Members of the Brown men's rugby team helped teach rugby workshops to middle school students on Pembroke field at last Wednesday's final session of a three-week collaboration between Brown rugby players and students at the Wheeler School.

Daniel Levine-Spound '12 helped organize the program with members of the Wheeler School's physical education department while volunteering with them earlier this semester.

At Wheeler, students in grades six through eight choose a sport to play for three weeks as part of an elective physical education program. This year, for the first time, rugby was offered along with basketball, mini tennis and weightlifting.

Levine-Spound and other members of Brown's team, including head coach David LaFlamme, attended a number of practices to teach the students the basics of rugby.

Last Tuesday was the fourth time the sixth grade class met to play, and Levine-Spound was joined by Greg Karwaski '11 and Michael Wharton '12.

Levine-Spound, Karwaski and Wharton stressed the value of teaching rugby to younger children. "Rugby has the same physical aspects as many other sports, but it's a bit more fluid, which makes it easier for kids to pick up," Levine-Spound said.

Students who start early have a noticeable advantage later on because rugby is offered at very few high schools — let alone middle schools — said Levine-Spound, Karwaski and Wharton.

Team members who have volunteered have enjoyed working with the kids, they said. "It's great to see them really progressing over only half an hour," Wharton said.

The program has met great enthusiasm at Wheeler, said Jean Carlson, head of Wheeler's physical education department.

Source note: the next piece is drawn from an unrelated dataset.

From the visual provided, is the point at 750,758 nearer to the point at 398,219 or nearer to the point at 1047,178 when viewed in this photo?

The sport is "more interactive for the students, so they get much more exercise," unlike a sport like football which has specific positions so that not every child gets to touch the ball, she said.

Out on the field, students were laughing but listening intently to their coaches' advice. Many students said the gym class was the best they had ever had and that the Brown students were all "super nice." Some of the middle schoolers said that they might continue rugby — but only after soccer or football ­— in high school.

Carlson said she and her colleagues are excited to work with the Brown athletes. In the future, she hopes that Wheeler might be able to "tap into Brown athletics a little more" and that the rugby program "may open up new opportunities with the other Brown sports teams."